I am picking on Python, JavaScript, and Ruby quite a bit, but also taking a clear stance against Java, C#, and Go with the GC and shared mutability admonishments. It should also be noted that these are all things that a first timer won't be introduced to for quite a while. In that regard, there is a non-negligible effect of latency to understanding what's going on under the hood [5]. "It's hidden until it's a problem" is a poor abstraction.

How far can you get in Rust by ignoring number representation? If you just pick f32, that's probably good enough for 95% of cases. (Kind of like Number, right? Although f64 is a better analog.) You can always choose to learn more about the differences between primitive types later, but I don't recommend it for reasons described in the previous footnote. At least be aware of the existence of different types that seem to do the same thing. "Tradeoffs" is the name of the game in engineering!

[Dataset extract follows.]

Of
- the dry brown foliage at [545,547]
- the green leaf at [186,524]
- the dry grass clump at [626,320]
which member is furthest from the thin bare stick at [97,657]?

You don't have to learn every detail about these types to use them, and I think most people who argue for learning a dynamic language first are thinking about it from their own perspective where they had to spend hundreds or thousands of hours to get a full picture of why we need things like multiple number representations in the first place. But that's disingenuous because the knowledge is mandatory regardless, and learning anything to that depth is always going to be in the hundreds-to-thousands of hours range. There are no shortcuts.

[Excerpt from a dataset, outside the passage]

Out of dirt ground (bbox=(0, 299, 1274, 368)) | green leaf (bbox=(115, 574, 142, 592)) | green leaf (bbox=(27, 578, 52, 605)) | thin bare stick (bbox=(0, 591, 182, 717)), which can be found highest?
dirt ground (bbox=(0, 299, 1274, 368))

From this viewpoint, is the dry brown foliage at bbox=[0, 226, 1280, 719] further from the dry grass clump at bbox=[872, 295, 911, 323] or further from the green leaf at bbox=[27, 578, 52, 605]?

And besides, it's actually a lot of fun to learn about things like number bases, binary arithmetic, and logical connectives (boolean algebra). These concepts apply universally in programming, at every level, including electrical engineering. Ignoring these details does more harm than good, as formulated by Wirth's law.

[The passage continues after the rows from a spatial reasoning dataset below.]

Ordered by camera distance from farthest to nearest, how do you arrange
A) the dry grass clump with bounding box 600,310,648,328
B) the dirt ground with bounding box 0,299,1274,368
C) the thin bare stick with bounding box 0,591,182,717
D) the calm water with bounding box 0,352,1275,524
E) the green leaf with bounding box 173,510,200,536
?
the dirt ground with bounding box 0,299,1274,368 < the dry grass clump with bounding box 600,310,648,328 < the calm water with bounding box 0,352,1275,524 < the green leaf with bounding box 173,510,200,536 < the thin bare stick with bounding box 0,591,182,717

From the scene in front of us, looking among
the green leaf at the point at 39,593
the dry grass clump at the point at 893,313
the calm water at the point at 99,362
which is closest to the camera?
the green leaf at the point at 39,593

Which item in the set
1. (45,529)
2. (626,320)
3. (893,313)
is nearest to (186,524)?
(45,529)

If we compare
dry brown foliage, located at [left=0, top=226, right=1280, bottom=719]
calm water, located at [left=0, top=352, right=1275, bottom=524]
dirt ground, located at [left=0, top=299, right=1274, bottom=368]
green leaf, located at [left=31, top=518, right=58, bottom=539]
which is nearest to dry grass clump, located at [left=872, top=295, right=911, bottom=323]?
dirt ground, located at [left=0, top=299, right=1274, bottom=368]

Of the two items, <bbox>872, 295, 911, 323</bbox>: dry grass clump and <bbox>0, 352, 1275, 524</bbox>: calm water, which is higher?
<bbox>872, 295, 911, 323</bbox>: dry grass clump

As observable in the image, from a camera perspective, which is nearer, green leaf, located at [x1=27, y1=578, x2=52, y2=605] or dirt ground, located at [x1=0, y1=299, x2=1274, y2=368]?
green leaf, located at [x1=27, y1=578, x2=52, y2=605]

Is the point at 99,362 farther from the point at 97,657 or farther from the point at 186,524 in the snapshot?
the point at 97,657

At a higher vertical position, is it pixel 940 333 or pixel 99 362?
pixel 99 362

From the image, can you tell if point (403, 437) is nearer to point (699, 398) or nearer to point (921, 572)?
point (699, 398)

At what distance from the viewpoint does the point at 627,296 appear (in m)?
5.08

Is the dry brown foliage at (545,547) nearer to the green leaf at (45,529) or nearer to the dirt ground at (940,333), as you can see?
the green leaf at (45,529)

Since you asked, that's the basic list. But I stand by my assertion that taking a goal-oriented approach to learning is the right way.

I feel bad for people who are so locked into the "just want to get things done" mindset that causes us (end users) to deal with bloated, unstable software. That's one of the things that is incredibly difficult to unlearn! You can be just as productive in Rust (or more productive) precisely because it doesn't defer inherent complexity problems to runtime crises. And hey, if you like 3 am wakeup calls to deal with production outages, fine. But I really wish that newcomers would be initiated with at least some concern for managing resources.


  1. It remains such an issue that Discord famously rewrote part of their Go stack in Rust to get deterministic performance out of the service in question. At the extremes, GC overhead can outpace the application itself, leading to the GC death spiral.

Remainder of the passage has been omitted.